It seems like yesterday he made me smile
In 1977, I was all of 12 years old. In that time, television was purer, fewer channels to choose from, pretty much everyone was watching the same things. Monday Night Baseball/Football, Johnny Carson, and the news was then brought to us by Camel Cigarettes courtesy of Walter Cronkite and the CBS News team.
For kids, we were routine with shows like Batman, The Monkees, The Waltons and Happy Days. While Dad and Mom tuned into Gunsmoke, we were watching the Duke Boys (and girl) tear up the roads of Hazzard County.
I remember the episode of Happy Days as if it were yesterday. I looked up the date; it was 1977, not so much yesterday after all. Robin Williams made an appearance as Mork from Ork. The show was a two-parter, the cliffhanger was The Fonz frozen by Mork, but what we as kids were seeing was one of the very first television debuts of a comedic mastermind.

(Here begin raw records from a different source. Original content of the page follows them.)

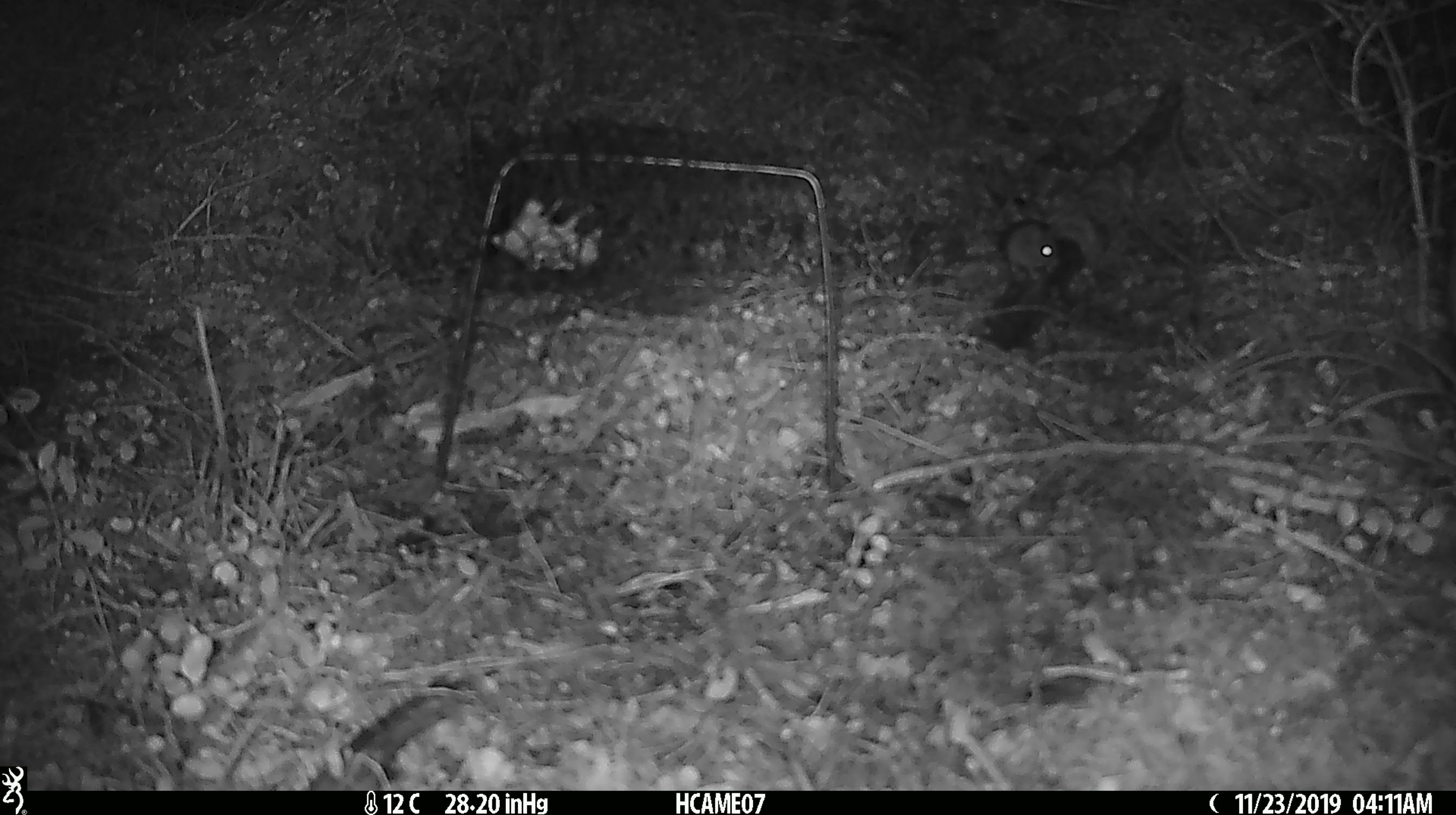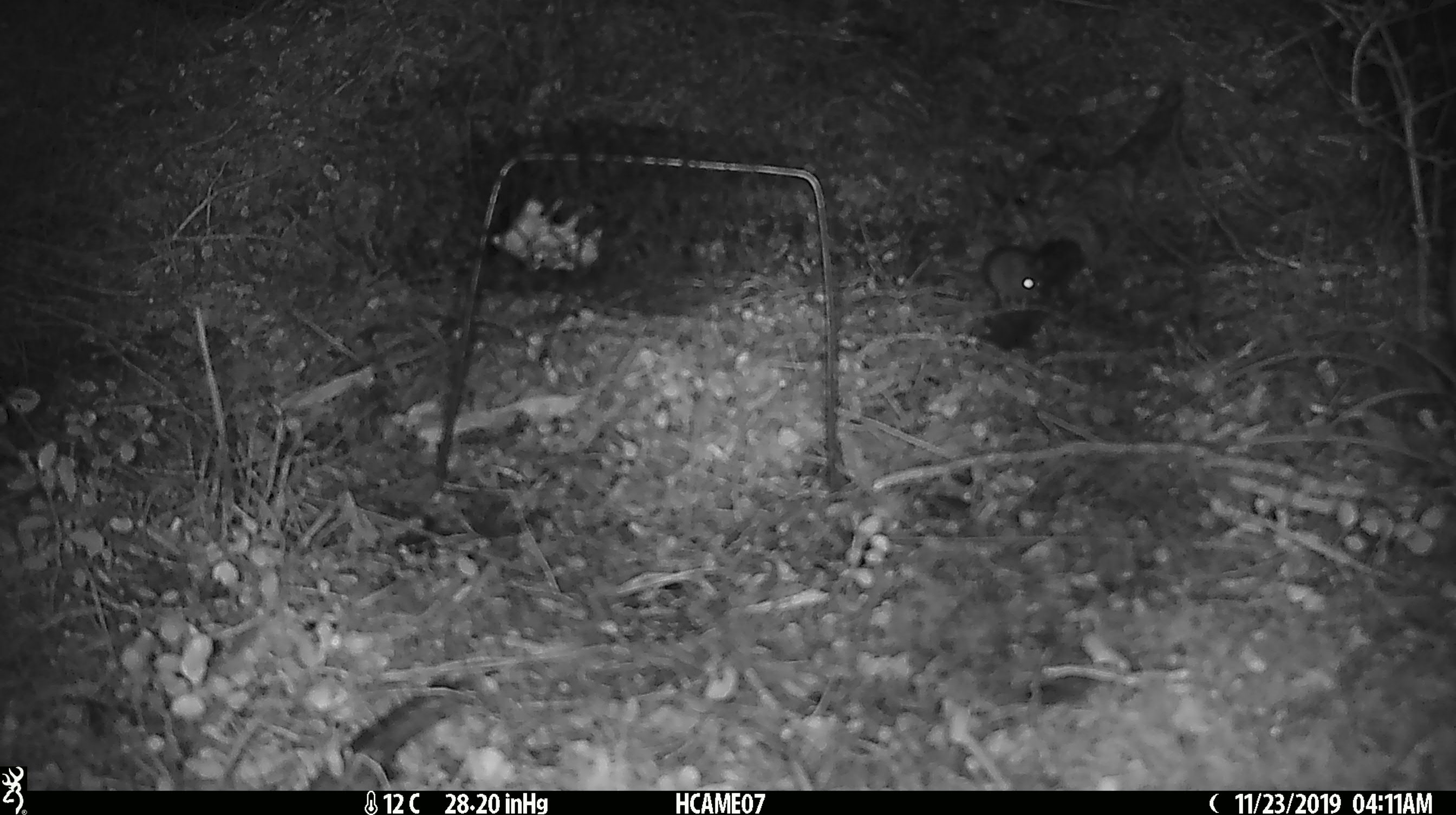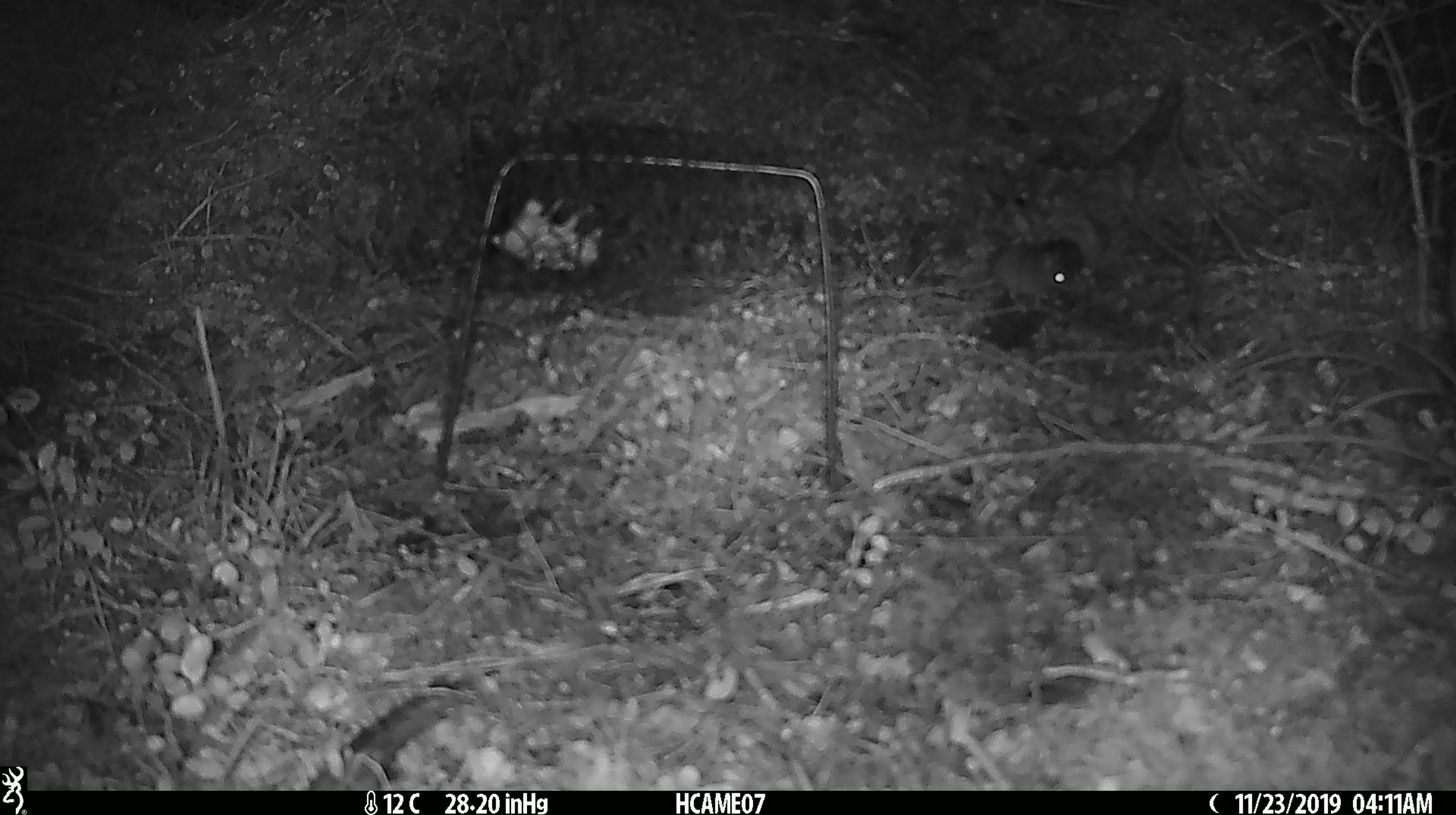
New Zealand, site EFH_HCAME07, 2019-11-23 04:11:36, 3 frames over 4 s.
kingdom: Animalia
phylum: Chordata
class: Mammalia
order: Rodentia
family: Muridae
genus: Mus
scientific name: Mus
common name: mouse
Mouse (Mus).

With one more walk-on appearance, the television show Mork & Mindy was created with co-star Pam Dawber and it bridged the gap between adults and children’s television. Funny, even stupid at time, the show was an instant hit with audiences. The show aired 92 episodes from 1978 through 1982. A short run by most television standards, but Williams would win his first Golden Globe for Best Actor and launch a career that touched the entire American populations.
While a comedic genius he was, a serious actor he could be as well. Joining John Lithgow for T.S. Garp, Williams played T.S. Garp in a serious role with his usual comic undertones. The trend continued and in 1987 Good Morning Vietnam depicted Williams as radio personality that refused to understand wartime radio. Bucking the system, Williams is eventually relieved of his radio duty after tragedy. Williams was then nominated for an Academy Award for Best Actor and won Best Actor in a motion picture — Golden Globe.
It would take 10 years and his box office hits just racked up including Mrs. Doubtfire, Aladdin, The Fisher King, Awakenings and Dead Poets Society to name a few. In 1997 Williams landed Academy Gold with Good Will Hunting. Starring beside a young Matt Damon, Williams won the award for Best Supporting Actor.
But Williams had a softer side, one for his audience that he first appealed to, the kids. Known on the family film circuit for hits such as Flubber, Aladdin, Patch Adams and Night at the Museum.
Williams took roles on that addressed world issues such as FernGully: The Last Rain Forest, starring as the voice of Batty Coda, a bat that found its way to the forest after a stint in chemical animal testing facilities. He played the part of Dwight D. Eisenhower in The Butler, a new look at racism in American over the past four decades.
Recently, Williams stared is 22 episode of The Crazy Ones, however this show had been cancelled by the network. Three movies are still to be released including Merry Friggin’ Christmas, Night at the Museum III and Absolutely Anything (voice).
According to news reports, Williams was found dead in his home on Monday August 11 at roughly noon. Reports have flooded the Internet that Williams was found dead due to as asphyxiation in his Northern California home from what is being reported as a suicide. Reportedly, Williams was suffering from depression and had recently showed signs according to a statement made by the family.
I for one will miss this talented actor and comedian. Having followed his career from it’s beginning, I feel a kinship, as I’m sure does most of the world which is now a little sadder not having Robin Williams in it.